Friday, February 20, 2009

Success


In his runaway bestseller The Tipping Point, Malcolm Gladwell showed how ideas and products catch fire; in Blink, he explained why gut decisions are often better than well-thought-out responses. In his new book, Outliers: The Story of Success, Gladwell probes what separates the highly successful from everyone else.

What matters: Talent, yes. Timing and opportunity—crucial. And not surprisingly, good old-fashioned hard work and discipline. "What surprised me most were the ordinary methods successful people use to achieve all they achieve," he says. Success is the steady accumulation of advantages.
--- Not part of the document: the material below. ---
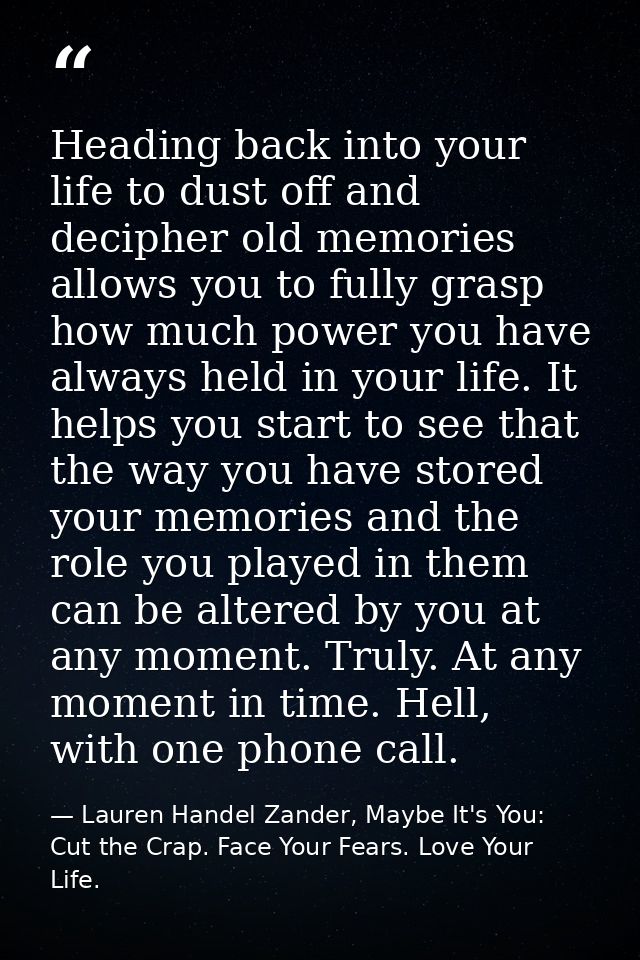 Heading back into your life to dust off and decipher old memories allows you to fully grasp how much power you have alwa — Lauren Handel Zander, Maybe It's You: Cut the Crap. Face Your Fears. Love Your Life.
Gladwell himself is intimate with hard work and discipline. He grew up in rural Elmira, Canada, a place best known for its maple syrup festival. When his dad, a civil engineering professor, refused to drive young Malcolm 20 miles each morning to swim practice, the boy turned to running and became a high school champion. "Sometimes constraints actually create success," Gladwell says. "Not being able to swim made me run. And running taught me the discipline I needed as a writer."

Gladwell's Five Steps to Success


  1. Find meaning and inspiration in your work.

  2. Work hard.

  3. Discover the relationship between effort and reward.

  4. Seek out complex work to avoid boredom and repetition.

  5. Be autonomous and control your own destiny as much as possible.